WE trust that our local councillors read the Craven Herald.

They cannot have failed to have noticed a growing tide of disillusionment about the state of our streets. Scruffiness has become the rule not the exception.

It's not just in our columns. The first area forum, the chance for residents to tackle our administrators face to face, raised the poor state of cleaning streets in Settle.

Not so long ago the district was kept clean by an army of lengthsmen, fiercely proud of their stretch of roads. Now after a couple of decades of cut backs and "efficiencies" there is no pride. Why, as we reported last week, Craven cannot even be bothered to make a single entry into the Yorkshire in Bloom competition.
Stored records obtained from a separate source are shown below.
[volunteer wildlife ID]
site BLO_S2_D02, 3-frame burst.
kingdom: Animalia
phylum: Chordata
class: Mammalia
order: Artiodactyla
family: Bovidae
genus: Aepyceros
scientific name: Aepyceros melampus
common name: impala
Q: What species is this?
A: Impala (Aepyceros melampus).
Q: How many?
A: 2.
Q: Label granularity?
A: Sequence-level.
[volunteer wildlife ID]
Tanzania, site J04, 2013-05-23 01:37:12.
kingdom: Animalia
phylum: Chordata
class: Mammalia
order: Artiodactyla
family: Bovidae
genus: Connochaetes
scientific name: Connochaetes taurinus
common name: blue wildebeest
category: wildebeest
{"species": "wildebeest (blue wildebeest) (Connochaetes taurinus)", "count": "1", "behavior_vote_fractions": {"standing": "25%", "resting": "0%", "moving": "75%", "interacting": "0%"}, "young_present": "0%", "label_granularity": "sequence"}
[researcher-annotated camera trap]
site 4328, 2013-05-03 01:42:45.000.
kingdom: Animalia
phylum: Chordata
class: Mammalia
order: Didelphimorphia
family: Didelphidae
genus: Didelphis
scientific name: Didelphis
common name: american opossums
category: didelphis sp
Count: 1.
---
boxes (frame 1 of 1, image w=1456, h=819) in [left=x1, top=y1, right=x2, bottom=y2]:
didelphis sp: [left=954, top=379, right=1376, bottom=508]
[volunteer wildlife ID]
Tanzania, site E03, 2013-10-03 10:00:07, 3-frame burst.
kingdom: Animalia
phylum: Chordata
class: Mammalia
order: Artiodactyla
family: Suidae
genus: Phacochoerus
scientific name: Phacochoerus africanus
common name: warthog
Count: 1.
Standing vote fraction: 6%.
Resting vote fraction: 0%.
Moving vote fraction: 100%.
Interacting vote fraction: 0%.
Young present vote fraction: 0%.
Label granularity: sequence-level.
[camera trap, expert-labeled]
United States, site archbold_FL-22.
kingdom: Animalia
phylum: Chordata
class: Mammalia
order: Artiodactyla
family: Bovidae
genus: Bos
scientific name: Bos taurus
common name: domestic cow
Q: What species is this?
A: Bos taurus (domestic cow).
Not a village, not a shop, not a business will make the effort (the Strange family's magnificent summer displays outside their home at Coniston Cold are an exception to this criticism).

Would we be willing to pay an extra fiver or so on our council tax bills to pay for clean streets, tidy yards, pristine graveyards and flowers not thistles on roundabouts? We think so.

Mind you, never let us forget that it is we, the general public, who throw the rubbish down in the first place. It is not just school children who seem to think that a paving stone fulfills a useful secondary role as a rubbish bin.

The lady who threw her half eaten sausage roll down a High Street ginnel this week was at least 60 years old.